Data entries:
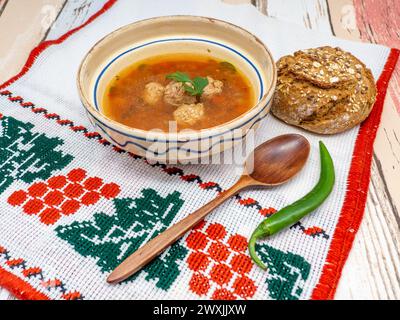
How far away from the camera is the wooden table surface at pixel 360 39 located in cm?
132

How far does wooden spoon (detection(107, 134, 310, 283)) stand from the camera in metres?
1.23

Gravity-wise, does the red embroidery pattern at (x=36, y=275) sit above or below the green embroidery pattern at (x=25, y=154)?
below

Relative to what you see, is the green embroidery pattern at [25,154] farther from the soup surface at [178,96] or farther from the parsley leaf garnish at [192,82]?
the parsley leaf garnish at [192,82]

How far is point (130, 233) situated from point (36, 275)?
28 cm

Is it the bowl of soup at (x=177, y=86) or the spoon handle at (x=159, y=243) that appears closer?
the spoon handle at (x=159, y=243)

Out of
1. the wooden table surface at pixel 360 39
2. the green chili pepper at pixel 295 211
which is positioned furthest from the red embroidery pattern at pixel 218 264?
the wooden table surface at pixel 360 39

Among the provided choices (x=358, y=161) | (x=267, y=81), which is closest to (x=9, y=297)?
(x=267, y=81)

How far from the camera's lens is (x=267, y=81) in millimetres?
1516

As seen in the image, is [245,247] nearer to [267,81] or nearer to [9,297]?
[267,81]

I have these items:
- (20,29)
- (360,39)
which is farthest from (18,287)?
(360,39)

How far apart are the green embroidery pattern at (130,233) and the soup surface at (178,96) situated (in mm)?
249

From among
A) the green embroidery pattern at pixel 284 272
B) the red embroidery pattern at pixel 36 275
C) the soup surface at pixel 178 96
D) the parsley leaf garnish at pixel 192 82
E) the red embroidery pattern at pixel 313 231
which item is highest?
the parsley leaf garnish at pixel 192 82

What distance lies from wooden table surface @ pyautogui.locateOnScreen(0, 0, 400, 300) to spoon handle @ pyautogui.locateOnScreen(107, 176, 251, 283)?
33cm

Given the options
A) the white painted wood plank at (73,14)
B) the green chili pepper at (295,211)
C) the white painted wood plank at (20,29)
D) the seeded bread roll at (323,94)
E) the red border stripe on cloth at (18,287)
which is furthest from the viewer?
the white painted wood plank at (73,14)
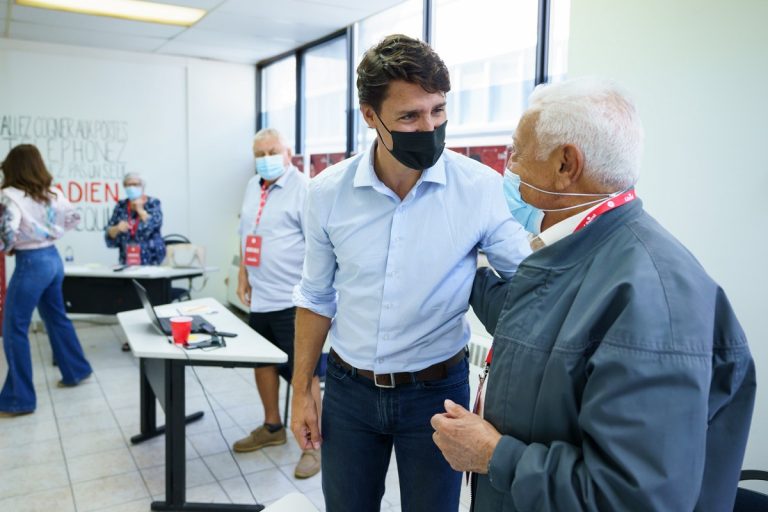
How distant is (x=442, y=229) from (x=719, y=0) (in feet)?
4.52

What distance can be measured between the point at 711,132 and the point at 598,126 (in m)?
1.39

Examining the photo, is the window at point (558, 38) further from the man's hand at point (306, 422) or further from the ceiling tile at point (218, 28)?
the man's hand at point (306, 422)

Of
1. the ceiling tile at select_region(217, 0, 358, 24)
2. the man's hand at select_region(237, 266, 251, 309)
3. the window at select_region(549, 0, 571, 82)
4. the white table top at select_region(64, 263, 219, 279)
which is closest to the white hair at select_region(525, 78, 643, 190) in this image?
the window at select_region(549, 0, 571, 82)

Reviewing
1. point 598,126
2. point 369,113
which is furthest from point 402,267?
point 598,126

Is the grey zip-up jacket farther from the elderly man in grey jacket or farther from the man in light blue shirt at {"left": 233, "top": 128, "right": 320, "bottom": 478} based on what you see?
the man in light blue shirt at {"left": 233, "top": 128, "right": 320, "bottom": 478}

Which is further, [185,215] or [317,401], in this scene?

● What you are asked to do
Reproduce the lines in the data entries above word for word, beginning with the line that contains "Is the grey" and continuing through the end of the entries.

● Correct output
Is the grey zip-up jacket farther from the elderly man in grey jacket or farther from the man in light blue shirt at {"left": 233, "top": 128, "right": 320, "bottom": 478} based on what you see?
the man in light blue shirt at {"left": 233, "top": 128, "right": 320, "bottom": 478}

Which is further, [185,215] or [317,401], in this scene?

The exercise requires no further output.